Too perfectly chaotic to be a coincidence.
And now this. The infamous wedding. And somehow I’ve walked straight into it.
But that didn’t mean I’d be granted access either.
“The wheels in your head are in overdrive,” Othello says, looking at me.
He’s right. The wheels are turning fast, and the fact that he knows I’m in overthinking mode makes me feel exposed but seen. Like he knows me or something.
“I’m just trying to process the last hour,” I tell him. “This vacation is off to a very strange start.”
Beneath the shock and confusion, I can’t help thinking of what an exclusive like this would do for Mod.

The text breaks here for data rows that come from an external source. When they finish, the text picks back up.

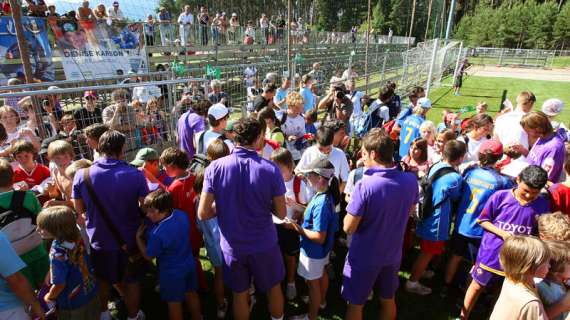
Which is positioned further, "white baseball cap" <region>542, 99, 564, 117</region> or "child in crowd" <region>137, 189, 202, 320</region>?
"white baseball cap" <region>542, 99, 564, 117</region>

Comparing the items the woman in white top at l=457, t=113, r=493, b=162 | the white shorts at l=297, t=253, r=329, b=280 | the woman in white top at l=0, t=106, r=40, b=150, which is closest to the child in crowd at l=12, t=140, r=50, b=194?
the woman in white top at l=0, t=106, r=40, b=150

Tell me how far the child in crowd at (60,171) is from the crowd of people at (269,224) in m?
0.02

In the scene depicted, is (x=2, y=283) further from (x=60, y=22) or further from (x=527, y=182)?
(x=60, y=22)

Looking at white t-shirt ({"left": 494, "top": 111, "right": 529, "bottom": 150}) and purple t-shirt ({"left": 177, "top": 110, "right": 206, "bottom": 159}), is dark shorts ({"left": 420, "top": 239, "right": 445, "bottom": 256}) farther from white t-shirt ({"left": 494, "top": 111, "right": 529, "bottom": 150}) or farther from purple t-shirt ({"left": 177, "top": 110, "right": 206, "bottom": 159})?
purple t-shirt ({"left": 177, "top": 110, "right": 206, "bottom": 159})

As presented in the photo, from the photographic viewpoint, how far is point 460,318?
3.52m

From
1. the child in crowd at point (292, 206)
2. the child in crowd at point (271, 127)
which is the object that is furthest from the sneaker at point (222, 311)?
the child in crowd at point (271, 127)

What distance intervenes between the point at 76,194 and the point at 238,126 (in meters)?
1.55

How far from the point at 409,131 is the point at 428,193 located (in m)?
2.09

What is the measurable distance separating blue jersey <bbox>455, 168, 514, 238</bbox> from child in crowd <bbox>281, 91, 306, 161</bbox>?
7.97 ft

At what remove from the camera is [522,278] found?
86.4 inches

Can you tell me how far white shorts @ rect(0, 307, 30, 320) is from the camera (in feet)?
7.57

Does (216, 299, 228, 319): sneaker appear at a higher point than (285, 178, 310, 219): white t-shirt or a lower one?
lower

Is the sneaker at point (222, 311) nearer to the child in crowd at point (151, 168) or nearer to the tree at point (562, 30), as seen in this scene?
the child in crowd at point (151, 168)

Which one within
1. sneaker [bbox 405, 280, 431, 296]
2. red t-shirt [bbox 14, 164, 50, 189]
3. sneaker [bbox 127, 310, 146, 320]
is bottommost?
sneaker [bbox 405, 280, 431, 296]
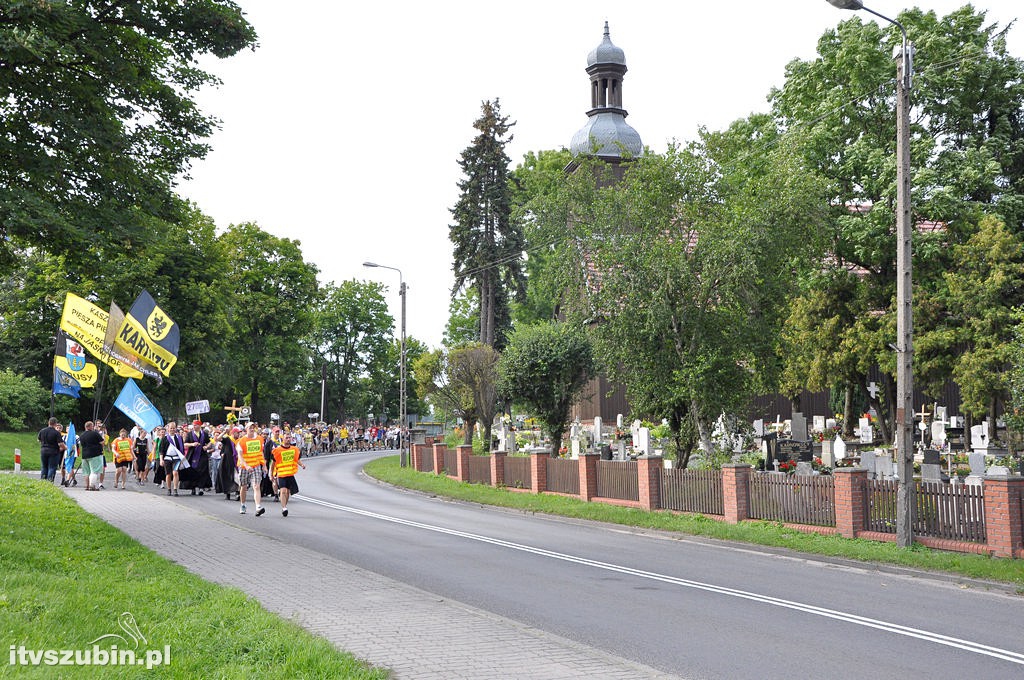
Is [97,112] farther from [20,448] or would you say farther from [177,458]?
[20,448]

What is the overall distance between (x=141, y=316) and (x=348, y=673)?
18100mm

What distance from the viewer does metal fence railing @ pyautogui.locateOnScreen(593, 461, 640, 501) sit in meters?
21.5

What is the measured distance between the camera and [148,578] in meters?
10.3

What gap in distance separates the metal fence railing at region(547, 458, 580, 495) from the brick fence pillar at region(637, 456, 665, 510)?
316 centimetres

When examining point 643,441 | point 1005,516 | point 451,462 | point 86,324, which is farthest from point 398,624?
point 451,462

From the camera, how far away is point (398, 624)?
28.2ft

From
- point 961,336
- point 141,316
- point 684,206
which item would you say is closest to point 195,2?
point 141,316

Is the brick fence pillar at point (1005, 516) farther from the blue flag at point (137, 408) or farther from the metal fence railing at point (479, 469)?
the blue flag at point (137, 408)

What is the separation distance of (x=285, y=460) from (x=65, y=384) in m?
10.4

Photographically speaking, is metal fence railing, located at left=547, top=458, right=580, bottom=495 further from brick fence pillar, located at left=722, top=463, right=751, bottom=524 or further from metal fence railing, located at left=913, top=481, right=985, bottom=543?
metal fence railing, located at left=913, top=481, right=985, bottom=543

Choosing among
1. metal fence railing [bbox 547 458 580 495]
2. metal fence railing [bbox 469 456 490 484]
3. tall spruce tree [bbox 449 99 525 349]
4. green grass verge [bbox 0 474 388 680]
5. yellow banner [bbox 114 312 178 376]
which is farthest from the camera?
tall spruce tree [bbox 449 99 525 349]

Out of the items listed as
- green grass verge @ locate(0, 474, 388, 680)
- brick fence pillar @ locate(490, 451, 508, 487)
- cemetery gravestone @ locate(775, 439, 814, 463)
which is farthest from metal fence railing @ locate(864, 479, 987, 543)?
brick fence pillar @ locate(490, 451, 508, 487)

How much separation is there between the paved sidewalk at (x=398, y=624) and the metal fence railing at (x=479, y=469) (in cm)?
1499

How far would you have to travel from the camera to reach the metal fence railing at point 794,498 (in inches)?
649
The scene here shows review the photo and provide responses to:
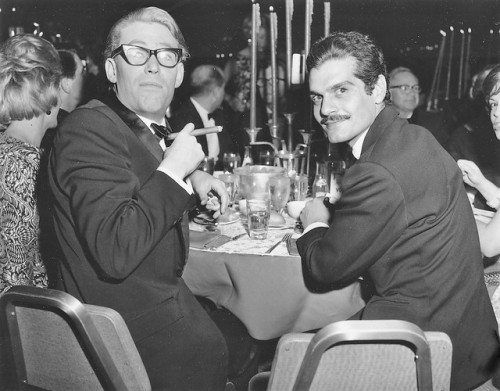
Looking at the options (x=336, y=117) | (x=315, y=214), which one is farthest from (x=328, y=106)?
(x=315, y=214)

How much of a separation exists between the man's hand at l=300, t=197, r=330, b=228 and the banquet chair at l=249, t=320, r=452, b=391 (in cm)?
77

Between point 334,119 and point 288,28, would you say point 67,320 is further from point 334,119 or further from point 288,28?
point 288,28

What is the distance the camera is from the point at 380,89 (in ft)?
6.24

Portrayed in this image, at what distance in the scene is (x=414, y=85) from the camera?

“I agree, it’s been a crazy day. More for you than me,” he says. “Hopefully everything on your vacation agenda will go a lot smoother.”
“My vacation agenda?” I narrow my eyes at him. “I mean, if that’s what you want to call it. And you can make fun of it all you want, but I didn’t come to Maui for drama.”
“I’m already knowin’. And that’s on me. I’m embarrassed by all this, for real. Really embarrassed.”
“Don’t be.”
“I can’t help it.” He exhales, slow and heavy. “Things between us have been so good today. And then I fuck it up with that lie. Now I have you back on the fence again. I don’t want you keeping your distance from me.”
“Kinda hard to keep my distance when we’re shacked up in a room together.”
“You’re being funny. But I’m being for real. I don’t want us to lose that vibe.”
A warmth flickers in my chest, because yes, I’d felt whatever that was, too. But exactly what was that?
A moment?
A spark?
Or a possibility I shouldn’t be entertaining?